Istituto Nazionale di Astrofisica: This is a Square Kilometre Array (SKA) project with the largest radio telescope in the world. Observation of space is achieved through a radio or optical window. Radio waves let us see objects we can’t see in visible light like gasses and galaxies. New radio telescopes will require more antennas and receivers in order to achieve the best resolution. STEMlab was proposed as the most suitable and affordable solution for this application.

Istituto Nazionale di Astrofisica

Vector Network Analyser

To complement the Rec Pitaya STEMlab platform, the company has now launched a VNA bridge module and application that enables STEMLab to function as an affordable vector network analyser (VNA) - a precision measuring tool that tests the electrical performance of high frequency components in the radio frequency.

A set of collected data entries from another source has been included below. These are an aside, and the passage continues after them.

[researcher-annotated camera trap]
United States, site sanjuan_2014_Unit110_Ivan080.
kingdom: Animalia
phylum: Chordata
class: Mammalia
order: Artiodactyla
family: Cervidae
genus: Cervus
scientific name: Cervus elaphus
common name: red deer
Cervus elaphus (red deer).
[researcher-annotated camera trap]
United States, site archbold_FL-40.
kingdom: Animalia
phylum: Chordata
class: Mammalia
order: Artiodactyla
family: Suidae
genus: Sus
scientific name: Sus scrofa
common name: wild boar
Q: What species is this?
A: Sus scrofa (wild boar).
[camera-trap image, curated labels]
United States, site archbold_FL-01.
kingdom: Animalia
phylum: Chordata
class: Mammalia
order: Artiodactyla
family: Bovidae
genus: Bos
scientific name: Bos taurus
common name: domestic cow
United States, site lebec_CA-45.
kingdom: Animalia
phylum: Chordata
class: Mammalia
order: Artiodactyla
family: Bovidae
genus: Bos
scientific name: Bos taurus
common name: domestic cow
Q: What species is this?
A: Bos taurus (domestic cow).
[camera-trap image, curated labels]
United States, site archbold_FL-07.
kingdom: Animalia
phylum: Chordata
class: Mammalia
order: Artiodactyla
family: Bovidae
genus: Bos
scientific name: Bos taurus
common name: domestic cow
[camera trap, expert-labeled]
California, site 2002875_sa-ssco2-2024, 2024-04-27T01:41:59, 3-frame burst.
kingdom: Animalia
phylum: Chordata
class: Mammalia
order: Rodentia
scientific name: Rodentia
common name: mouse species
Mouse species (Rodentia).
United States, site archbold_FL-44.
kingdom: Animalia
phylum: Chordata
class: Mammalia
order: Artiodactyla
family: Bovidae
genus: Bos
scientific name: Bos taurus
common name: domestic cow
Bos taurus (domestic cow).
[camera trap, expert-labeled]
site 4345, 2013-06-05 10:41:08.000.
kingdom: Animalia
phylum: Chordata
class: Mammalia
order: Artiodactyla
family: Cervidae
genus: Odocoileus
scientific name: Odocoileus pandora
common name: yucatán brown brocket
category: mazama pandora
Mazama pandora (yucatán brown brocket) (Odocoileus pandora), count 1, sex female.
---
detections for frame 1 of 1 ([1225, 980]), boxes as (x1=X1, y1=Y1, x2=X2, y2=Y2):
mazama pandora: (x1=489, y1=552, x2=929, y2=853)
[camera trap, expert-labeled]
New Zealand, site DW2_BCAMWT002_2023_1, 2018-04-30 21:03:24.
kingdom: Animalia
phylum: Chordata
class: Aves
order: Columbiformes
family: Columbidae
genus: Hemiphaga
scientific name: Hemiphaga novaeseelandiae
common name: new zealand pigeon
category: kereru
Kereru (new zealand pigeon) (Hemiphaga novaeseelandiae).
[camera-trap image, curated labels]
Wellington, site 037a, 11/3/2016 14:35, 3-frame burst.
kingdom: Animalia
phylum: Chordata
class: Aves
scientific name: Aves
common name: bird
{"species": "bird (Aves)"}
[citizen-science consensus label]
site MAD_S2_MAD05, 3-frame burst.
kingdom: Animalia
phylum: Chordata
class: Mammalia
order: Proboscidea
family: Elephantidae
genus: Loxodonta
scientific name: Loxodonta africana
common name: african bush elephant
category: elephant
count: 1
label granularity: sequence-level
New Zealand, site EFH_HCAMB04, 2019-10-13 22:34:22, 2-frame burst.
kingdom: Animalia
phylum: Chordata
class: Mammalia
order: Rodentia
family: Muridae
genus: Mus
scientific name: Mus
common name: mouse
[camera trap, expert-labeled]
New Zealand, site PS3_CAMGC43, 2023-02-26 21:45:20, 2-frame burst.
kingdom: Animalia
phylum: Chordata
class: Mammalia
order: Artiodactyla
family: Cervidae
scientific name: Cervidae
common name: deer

VNAThe VNA is a contributed application that runs on Windows and Linux. It covers a frequency range of 500kHz to 62MHz, has a directivity of 42dB (typ), a dynamic range of 74dB and a noise floor of 88dBm. Software features include plot formats (Smith chart, impedance, SWR, reference coefficient, return loss); open, short and load calibration modes; measurement export and marker readouts. Included in the VNA module box are an RF SWR bridge module in an aluminium enclosure, calibration accessories (50ohm, open and short load) and cables.

Mesar concluded: “Our Vector Network Analyser running on STEMlab is a great solution that enables engineers to test and optimise the performance of antennas, RF filters, RF switches, couplers and cables. It is the perfect tool for professionals seeking affordable, highly functional test and measurement equipment, educators, students, makers, hobbyists and HAMRADIO amateurs.”